— Madame, dis-je d'une voix rude, votre vie est entre vos mains. Cessez de pleurer, s'il vous plaît, si vous voulez que je vous épargne. Relevez-vous et donnez-vous la peine de vous asseoir, pour changer. Tenez, voici une chaise… Maintenant, veuillez me dire qui vous êtes et ce que vous faites ici à pareille heure.

— Je suis madame Delpich, murmure cette femme en émoi, tout en s'essuyant les yeux; et mon mari m'a chargée de garder son bureau pendant son absence.

Bizarre! Et cette tentative d'effraction, à côté?

— Madame, dis-je sévèrement, je crois que vous ne m'avouez pas tout; je vous préviens que vous courez de grands risques en me cachant quelque chose. Comment expliquez-vous, si vous êtes réellement madame Delpich, que le secrétaire se trouve dans un état…

— Ah! interrompt-elle en cachant sa figure dans ses mains, c'est moi qui ai essayé de le forcer. Mais si vous saviez… si je vous disais…

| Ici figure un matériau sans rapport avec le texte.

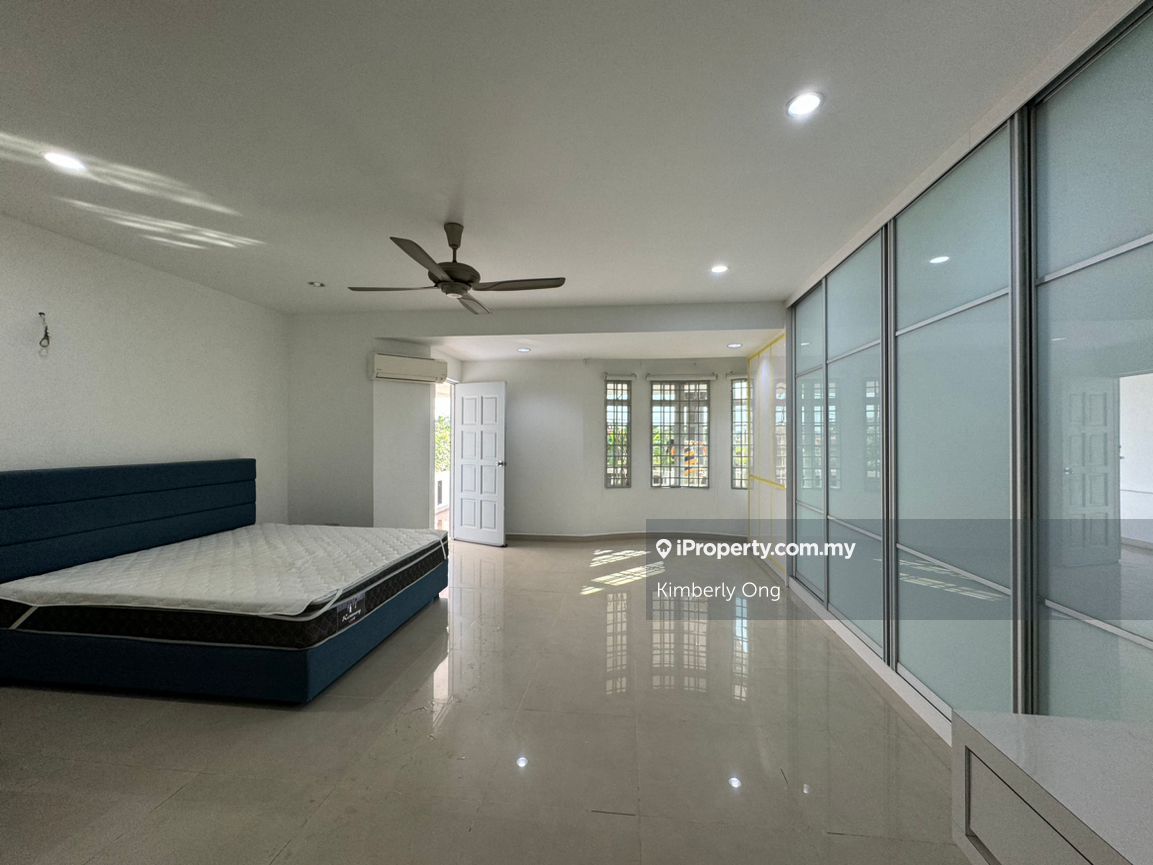 Dataran Segar, Bandar Springhill,Port Dickson, Port Dickson for rent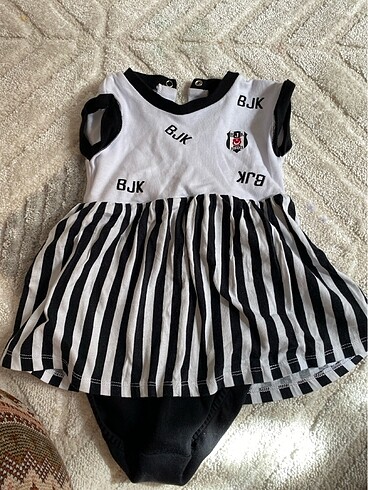 Beşiktaş lisanslı ürün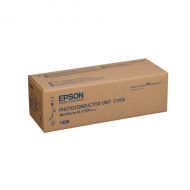 Epson S051226 Cyan Photoconductor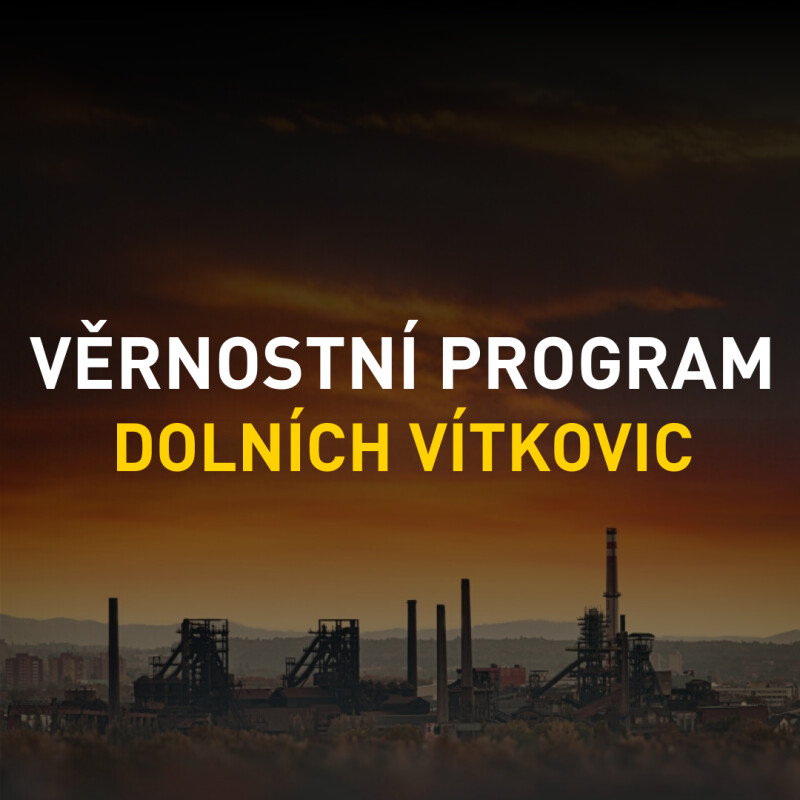 Věrnostní program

— Dites-moi. Mais, d'abord, laissez-moi allumer le gaz; on ne voit presque rien avec cette lanterne… Voilà qui est fait. Allez, Madame. Racontez-moi pourquoi vous vouliez, forcer les meubles de votre mari.

— Pour y prendre des lettres, monsieur, dit-elle, des lettres de ma mère. Ma mère… c'est un secret de famille que je vous révèle, mais je vois bien qu'il faut vous dire toute la vérité… ma mère a eu un amant. Oui, Monsieur, un amant. Ah! la pauvre femme! Elle a assez regretté un instant de folie… Elle m'écrivait tous les jours combien elle déplorait sa faute, combien elle était désolée d'avoir contracté une liaison qu'elle ne pouvait réussir à rompre. Mon mari, qui est un misérable, je dois le dire, a pu s'emparer de ces lettres et, en me menaçant de tout révéler à mon père, cherche à obtenir de moi la complète disposition de ma fortune. Je veux vous apprendre en détail…

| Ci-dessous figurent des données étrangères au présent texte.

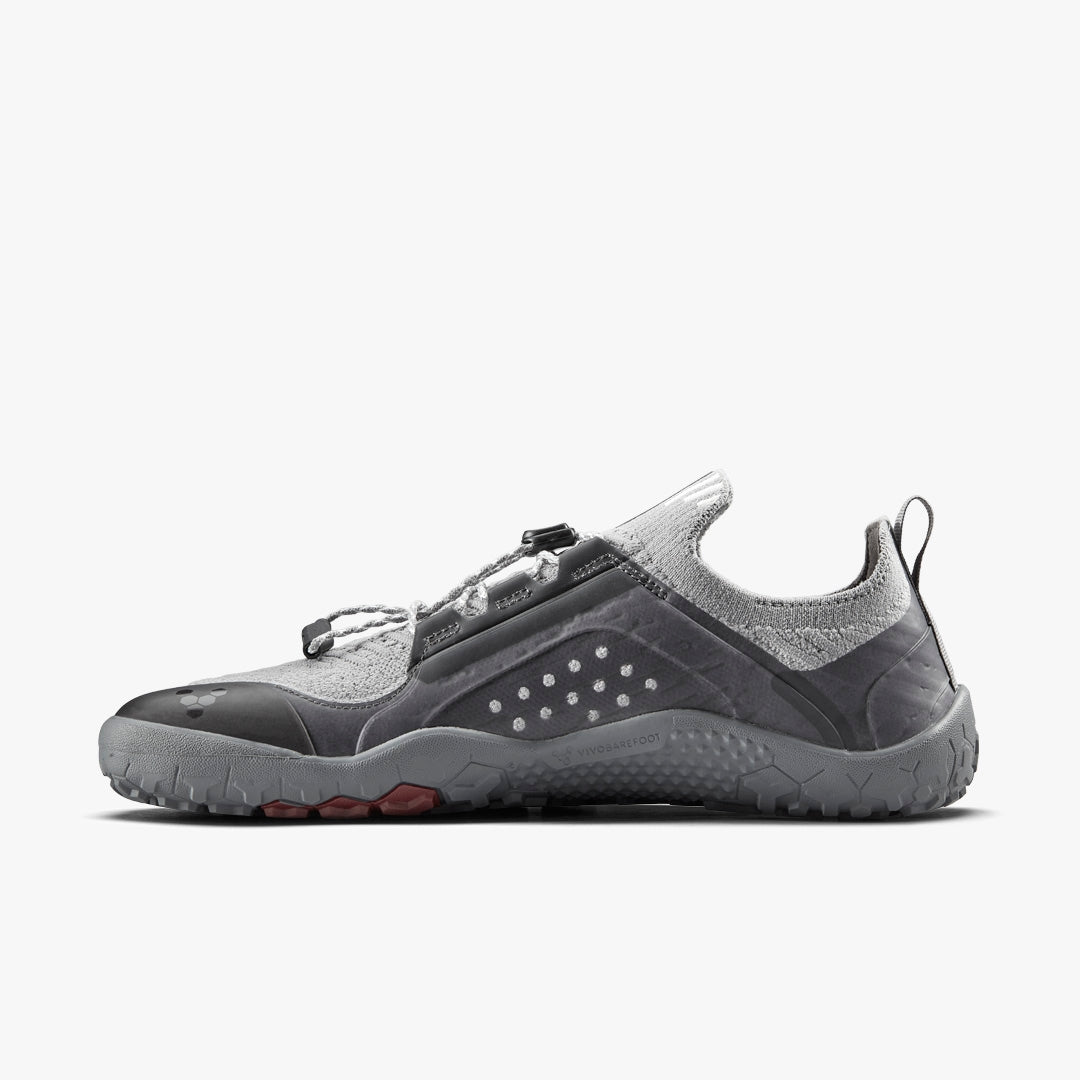 #color_ultimate-grey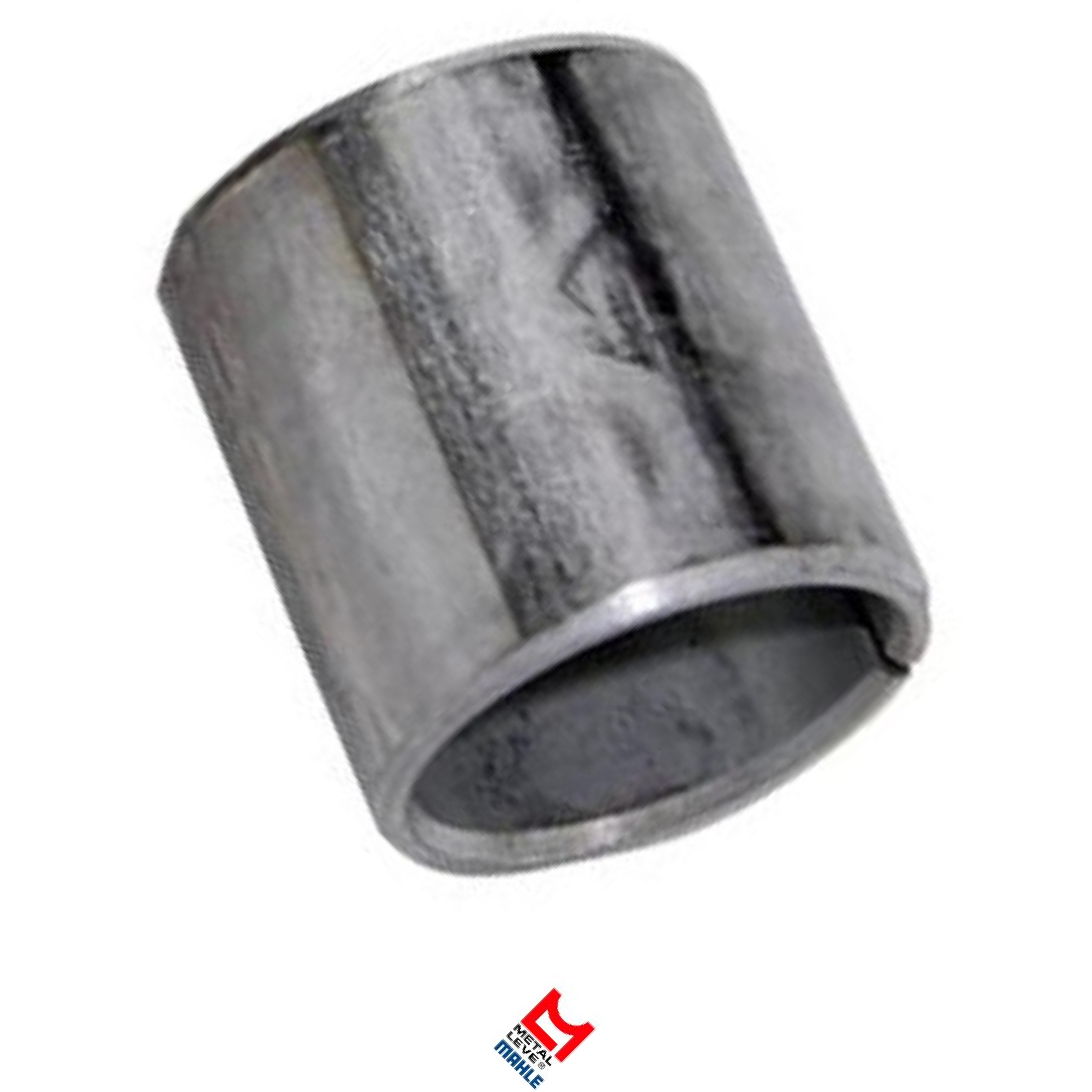 Bucha de Biela Spa Std-S - Mahle Metal Leve - SBG-598-U STD-S SPA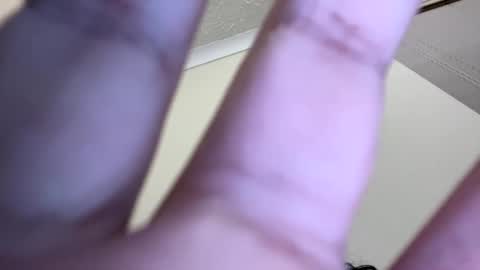 Snapshot of shah299 chatting on 12, 2, 2025 shah299 online show from 12, 2, 2025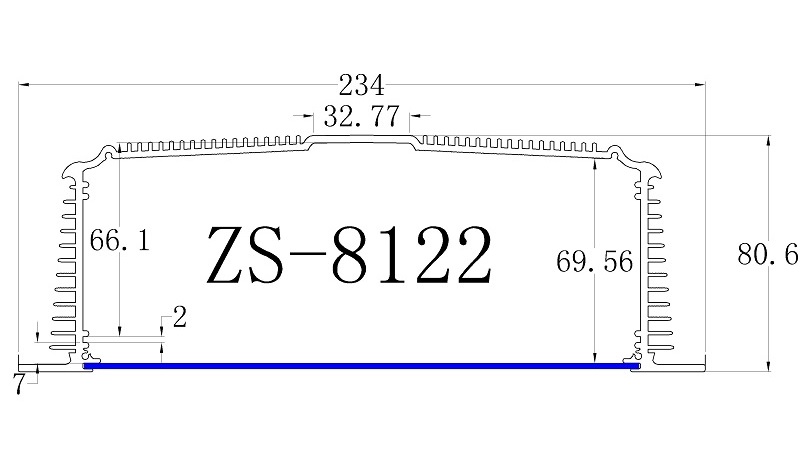 8122A-模型.jpg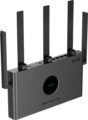 Reyee RG-EW3000GX PRO (Wi-Fi 6, AX3000, kétsávos, Gigabit, Mesh, Gaming)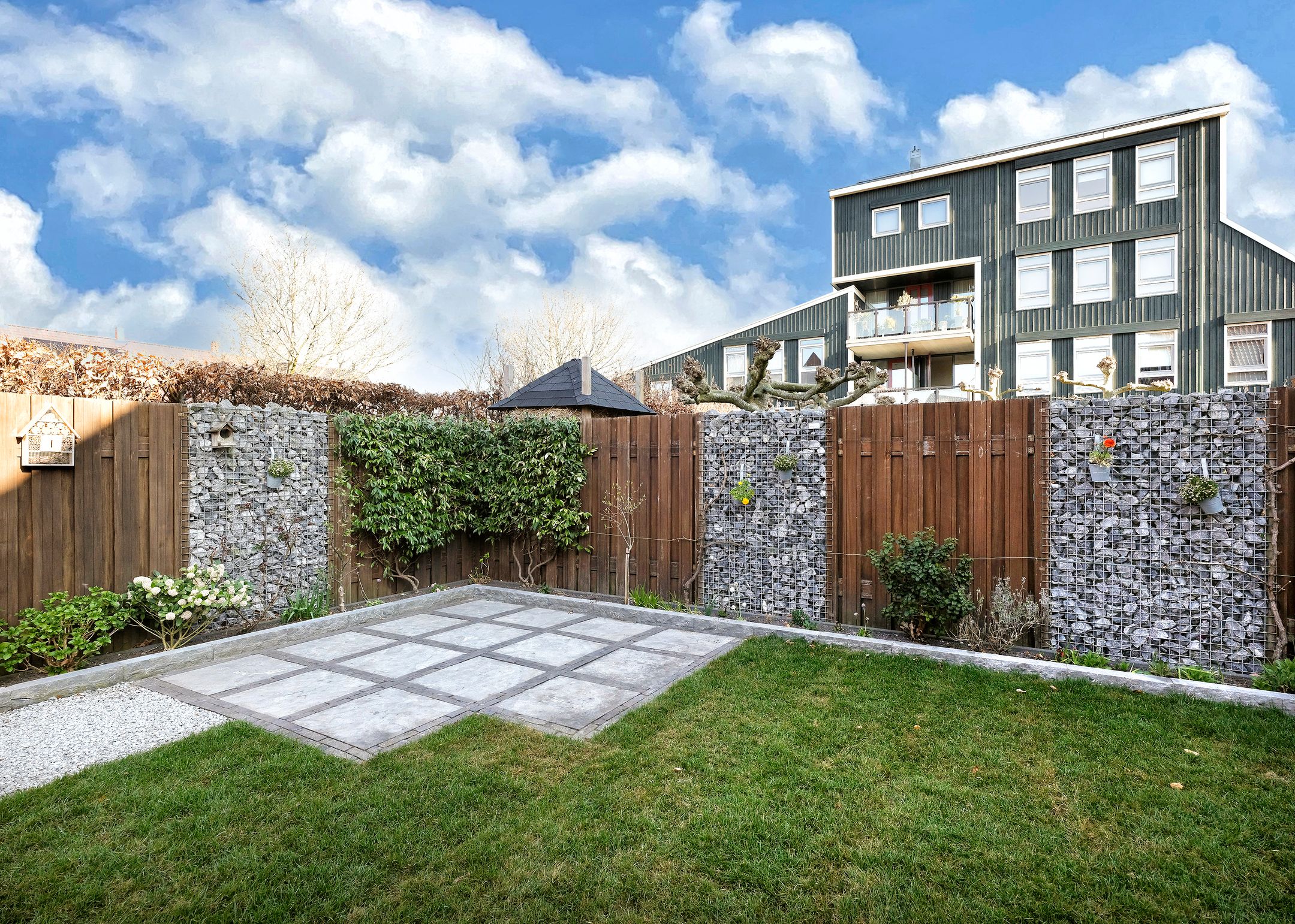 Photo 42 of Koningsspil 16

Oh! ces détails! C'est à faire dresser les cheveux sur la tête. Quel affreux drôle, ce Delpich! Non, il n'est pas possible que l'infamie aille aussi loin. A-t'elle dû souffrir, la malheureuse femme! Elle est de ces natures, heureusement pour elle, sur lesquelles les peines et les chagrins de la vie laissent difficilement leur empreinte. Vingt-cinq ans, environ, grasse, blonde, ronde. Un Rubens, presque. Torse en fleur, hanches de bacchante, carnation glorieuse, blanche avec la transparence du sang, lèvres rouges, charnues et gloutonnes, et des yeux bleus sans grande profondeur, mais où l'on croit voir étinceler quelque chose, de temps en temps — comme le reflet d'une arme courte, la pointe aiguë d'un stylet. — Une belle femme, un peu massive, un peu moutonne, qui pourrait faire des affaires avec Shylock; une livre de chair en moins ne la gênerait pas. En vérité, on ne dirait jamais qu'elle a enduré un pareil martyre. Pourtant, le fait est réel. Elle l'affirme.

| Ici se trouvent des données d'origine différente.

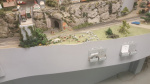 935.jpg?ver=1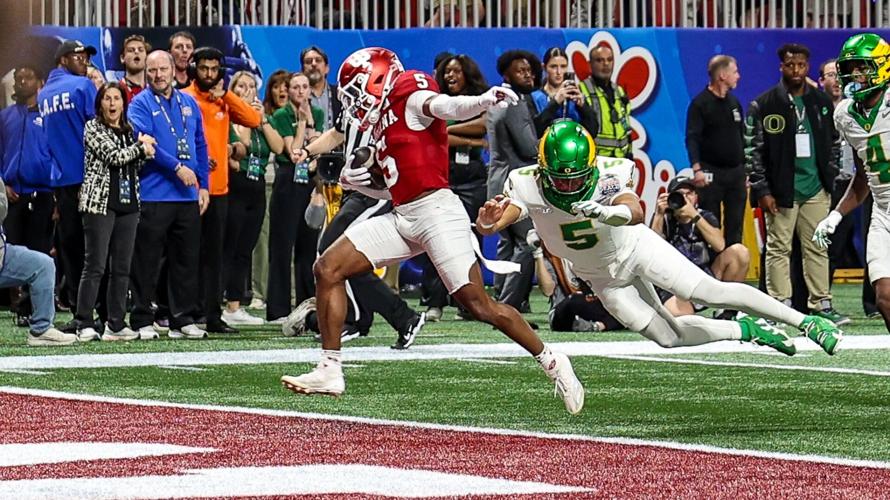 INDIANA VS OREGON PEACH BOWL JAN. 9, 2026.jpg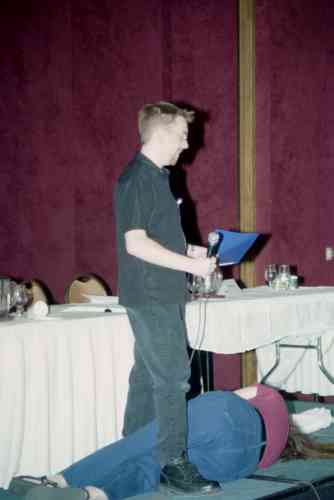 prx apr1701 073-037_37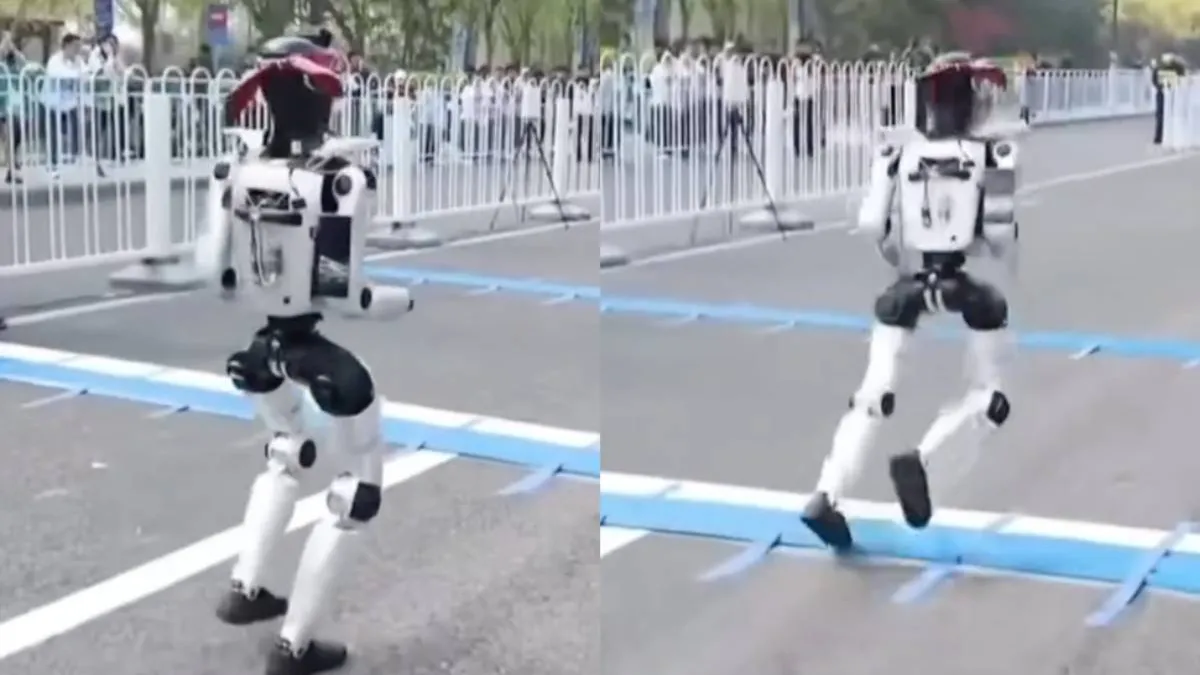 thumb_robot_wint_niet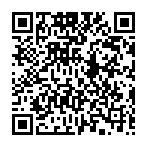 Código QR con el enlace al titular Ciencia ciudadana para ayudar a la inteligencia artificial a entender el arte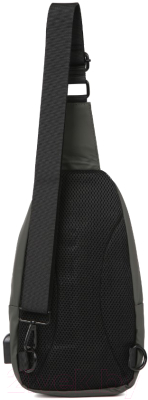 Рюкзак Fabretti 1037-11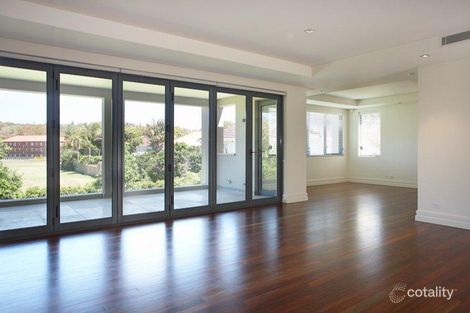 4/4 Kent Rd, Rose Bay, NSW 2029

— Oui, Monsieur, je suis au supplice depuis un an. Ah! si j'avais eu ces lettres, seulement… Ce soir, je m'étais résolue à les enlever. Mon mari m'avait confié la garde de son cabinet et j'avais été acheter un outil, avant de venir. Mais je sais si mal m'y prendre!… Oh! j'ai eu tellement peur, quand vous êtes entré! Mais, à présent, je vois bien que c'est la Providence qui vous envoyait ici. Oui, la Providence qui veut, malgré tous les péchés que vous avez pu commettre, vous faire faire une bonne action en m'aidant…

Elle fond en larmes. Je suis touché, très touché. Je la console de mon mieux.